◆ Page extract
== == ==
Divisions of Printed Matter

Edited while studying the Chicago University Manual of Style.
Last updated (Wed, Jan. 11th).

Book half-title: The half title normally consists only of the main title. The subtitle is omitted, and the author’s name does not appear. The verso of the half title (p. ii) is usually blank, but may contain text or illustration.

Series Title, Frontispiece, or blank: Page ii sometimes carries this illustration, called a Frontispiece.

Title Page: The title page presents the full title of the book; the subtitle; if any; the name of the author, editor, or translator; and the name and location of the publisher. If the type size or style of the subtitle differs from that of the main title, no colon or mark of punctuation is needed to separate them.

New Edition: In a new edition of a work previously printed, the number of the edition (e.g., Third Edition) should also appear on the title page, usually following the title.

Copyright Page: The Copyright Act of 1989 does not require that published works carry a copyright notice in order to secure copyright protection, Nevertheless, most publishers continue to carry the notice to discourage infringement.

Year of Publication. The year of publication should correspond to the copyright date.

Dedication: If a dedication is included, it should appear by itself, preferably on page v. The phrasing, to be determined by the author, is best-kept simple. There is no need to say “Dedicated to.” Such forms as “To Carly”, “For my Mother,” or “In Memory of, Shawn W.” are appropriate.

Epigraph: a quotation that is pertinent, but not imperative to the published work — at the beginning of a book. If there is no dedication, the epigraph should be placed on page v.

(Table of) Contents: The table of contents (usually titled simply Contents) begins on page v or if page v carries a dedication or epigraph, page vii. The table of contents should include all material that follows it, but should exclude anything that precedes it.

(List of) Illustration — Titles

(List of) Tables

Foreword: Usually a statement by someone other than the author. Sometimes an eminent person whose name might be carried on the title page.

Preface: Usually an author’s preface includes reasons for undertaking the work or research, and sometimes permissions granted for the use of the previously published material.

Acknowledgments (if not part of preface)- Acknowledgments should be placed in a separate section following the preface.

Introduction (if not part of the text): Most of the introductions belong not in the front matter but at the beginning of the text, paginated with Arabic numerals.

Abbreviations (if not in back matter)

Chronology (if not in back matter)

Second Half-Title:

Where the front matter is extensive, a second half title, identical to the one on page 1.


First text page (introduction or chapter 1)


Second half title or first part title


First text page

Back Matter

Acknowledgments (if not in front matter)

Appendix (or first, if more than one): An appendix may include explanations and elaborations that are not essential parts of the text but are helpful to a reader seeking further clarification. The appendix should not be a repository for odds and ends that the author could not work into the text.

Second and subsequent appendixes: When two or more appendixes are required, they should be designated by either numbers or letters.

Chronology (if not in front matter): A chronological list of events may be useful in certain works. It usually appears in the back matter, sometimes as an appendix.

Abbreviations (if not in front matter)

Notes: Endnotes, simply headed Notes, follow any appendix material and precede the bibliography or reference list (if there is one)

Glossary: A glossary is a useful tool in a book containing many foreign or unfamiliar terms. Words to be defined should be arranged in alphabetical order.
== == ==
◆ Stated exercise 1
Translate this sentence from the page on divisions of printed matter into Spanish: "The year of publication should correspond to the copyright date."
== == ==
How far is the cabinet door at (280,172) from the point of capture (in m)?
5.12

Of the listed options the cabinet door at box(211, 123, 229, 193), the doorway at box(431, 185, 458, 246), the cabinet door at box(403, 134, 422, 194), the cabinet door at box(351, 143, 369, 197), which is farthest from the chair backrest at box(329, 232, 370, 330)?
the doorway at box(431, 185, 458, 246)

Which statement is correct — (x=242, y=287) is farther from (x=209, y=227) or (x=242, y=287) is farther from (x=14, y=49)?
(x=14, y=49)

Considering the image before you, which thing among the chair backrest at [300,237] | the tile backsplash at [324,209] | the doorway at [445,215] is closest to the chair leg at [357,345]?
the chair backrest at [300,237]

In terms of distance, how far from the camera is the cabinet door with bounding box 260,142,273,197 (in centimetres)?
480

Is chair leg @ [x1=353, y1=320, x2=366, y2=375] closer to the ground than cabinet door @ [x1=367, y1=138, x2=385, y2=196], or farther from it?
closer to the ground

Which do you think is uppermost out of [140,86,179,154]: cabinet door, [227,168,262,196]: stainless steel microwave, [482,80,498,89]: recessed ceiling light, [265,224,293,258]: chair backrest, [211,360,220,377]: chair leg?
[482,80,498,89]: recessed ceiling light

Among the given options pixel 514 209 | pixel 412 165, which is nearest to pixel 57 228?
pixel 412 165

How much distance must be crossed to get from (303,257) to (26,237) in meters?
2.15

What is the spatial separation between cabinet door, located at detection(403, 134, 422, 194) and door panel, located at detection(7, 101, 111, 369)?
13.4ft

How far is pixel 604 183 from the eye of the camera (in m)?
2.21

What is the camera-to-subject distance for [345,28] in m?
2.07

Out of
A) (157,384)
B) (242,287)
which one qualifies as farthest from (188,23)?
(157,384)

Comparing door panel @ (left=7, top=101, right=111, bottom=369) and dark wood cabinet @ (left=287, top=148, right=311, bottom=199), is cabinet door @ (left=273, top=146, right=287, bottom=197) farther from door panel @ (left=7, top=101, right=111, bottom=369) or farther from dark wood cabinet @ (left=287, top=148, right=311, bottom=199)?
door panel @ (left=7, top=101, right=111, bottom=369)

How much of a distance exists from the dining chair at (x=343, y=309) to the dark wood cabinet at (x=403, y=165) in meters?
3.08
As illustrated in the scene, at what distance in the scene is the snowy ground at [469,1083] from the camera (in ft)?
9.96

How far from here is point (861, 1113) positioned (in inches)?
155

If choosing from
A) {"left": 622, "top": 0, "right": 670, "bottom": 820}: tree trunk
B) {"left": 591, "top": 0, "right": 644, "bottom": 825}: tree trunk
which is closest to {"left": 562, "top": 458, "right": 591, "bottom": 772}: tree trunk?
== == ==
◆ Stated exercise 2
Transcribe the part of the records that begins with the line containing "What is the camera-to-subject" and runs through the end of the records.

◆ Complete answer 1
El año de publicación debe corresponder a la fecha de los derechos de autor.

◆ Complete answer 2
What is the camera-to-subject distance for [345,28] in m?
2.07

Out of
A) (157,384)
B) (242,287)
which one qualifies as farthest from (188,23)?
(157,384)

Comparing door panel @ (left=7, top=101, right=111, bottom=369) and dark wood cabinet @ (left=287, top=148, right=311, bottom=199), is cabinet door @ (left=273, top=146, right=287, bottom=197) farther from door panel @ (left=7, top=101, right=111, bottom=369) or farther from dark wood cabinet @ (left=287, top=148, right=311, bottom=199)?
door panel @ (left=7, top=101, right=111, bottom=369)

How much of a distance exists from the dining chair at (x=343, y=309) to the dark wood cabinet at (x=403, y=165) in meters?
3.08
As illustrated in the scene, at what distance in the scene is the snowy ground at [469,1083] from the camera (in ft)?
9.96

How far from here is point (861, 1113) positioned (in inches)?
155

If choosing from
A) {"left": 622, "top": 0, "right": 670, "bottom": 820}: tree trunk
B) {"left": 591, "top": 0, "right": 644, "bottom": 825}: tree trunk
which is closest to {"left": 562, "top": 458, "right": 591, "bottom": 772}: tree trunk?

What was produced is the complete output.